Hi,
This may be the solution (i hope i understood the problem correctly)
Job 1:
You need to have two Mappers one reading from Edge File and the other
reading from Partition file.
Say, EdgeFileMapper and PartitionFileMapper, and a common Reducer.
Now you can have a custom writable (say GraphCustomObject) holding the
following,
1)type : a representation of the object coming from which mapper
2)Adjacency vertex list: list of adjacency vertex
3)partiton Id: to hold the partition id
Now the output key and value of the EdgeFileMapper will be,
key=> vertexId
value=> {type=edgefile; adjcencyVertex, partitonid=0(this will not be
present in this file)
The output of PartitionFileMapper will be,
key=>vertexId
value=>{type=partitionfile; adjcencyVertex=0, partitonid)
So in the Reducer for each VertexId we will can have the complete
GraphCustomObject populated.
vertexId => {adjcencyVertex complete list, partitonid=0}
The output of this reducer will be,
key=> partitionId
Value=> {adjcencyVertexList, vertexId}
This will be the stored as output of job1.
Job 2
This job will read the output generated in the previous job and use
identity Mapper, so in the reducer we will have
key=> partitionId
value=> list of all the adjacency vertexlist along with vertexid
I know my explanation seems a bit messy, sorry for that.
BR,
Harshit
On Wed, Jun 24, 2015 at 12:05 PM, Ravikant Dindokar <[email protected]
> wrote:
> Hi Hadoop user,
>
> I want to use hadoop for performing operation on graph data
> I have two file :
>
> 1. Edge list file
> This file contains one line for each edge in the graph.
> sample:
> 1 2 (here 1 is source and 2 is sink node for the edge)
> 1 5
> 2 3
> 4 2
> 4 3
> 5 6
> 5 4
> 5 7
> 7 8
> 8 9
> 8 10
>
> 2. Partition file :
> This file contains one line for each vertex. Each line has two
> values first number is <vertex id> and second number is <partition id >
> sample : <vertex id> <partition id >
> 2 1
> 3 1
> 4 1
> 5 2
> 6 2
> 7 2
> 8 1
> 9 1
> 10 1
>
>
> The Edge list file is having size of 32Gb, while partition file is of 10Gb.

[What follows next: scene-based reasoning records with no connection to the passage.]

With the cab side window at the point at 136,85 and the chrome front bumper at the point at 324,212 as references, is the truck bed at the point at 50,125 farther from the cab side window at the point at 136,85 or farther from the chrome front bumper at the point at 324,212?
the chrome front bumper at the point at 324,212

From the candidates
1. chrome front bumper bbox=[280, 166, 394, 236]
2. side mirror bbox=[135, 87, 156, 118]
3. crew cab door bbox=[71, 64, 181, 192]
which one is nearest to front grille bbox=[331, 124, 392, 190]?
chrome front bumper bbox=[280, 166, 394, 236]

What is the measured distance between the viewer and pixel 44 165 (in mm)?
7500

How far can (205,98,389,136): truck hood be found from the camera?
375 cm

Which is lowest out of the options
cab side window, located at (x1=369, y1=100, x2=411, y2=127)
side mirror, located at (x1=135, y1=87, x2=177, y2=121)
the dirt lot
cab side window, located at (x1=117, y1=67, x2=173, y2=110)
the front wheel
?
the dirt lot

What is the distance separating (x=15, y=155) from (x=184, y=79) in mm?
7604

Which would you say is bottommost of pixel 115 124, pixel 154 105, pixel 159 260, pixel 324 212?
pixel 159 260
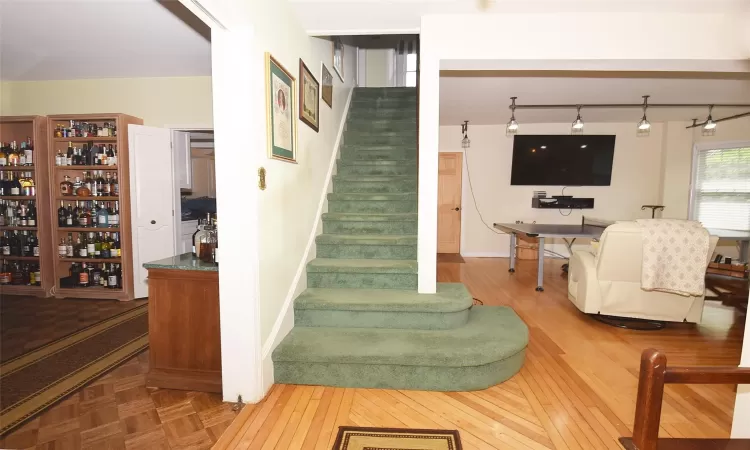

> (size is so large that map/reduce can read only partition file . I have 20
> node cluster with 24Gb memory per node.)
>
> My aim is to get all vertices (along with their adjacency list )those
> having same partition id in one reducer so that I can perform further
> analytics on a given partition in reducer.
>
> Is there any way in hadoop to get join of these two file in mapper and so
> that I can map based on the partition id ?
>
> Thanks
> Ravikant
>
--
Harshit Mathur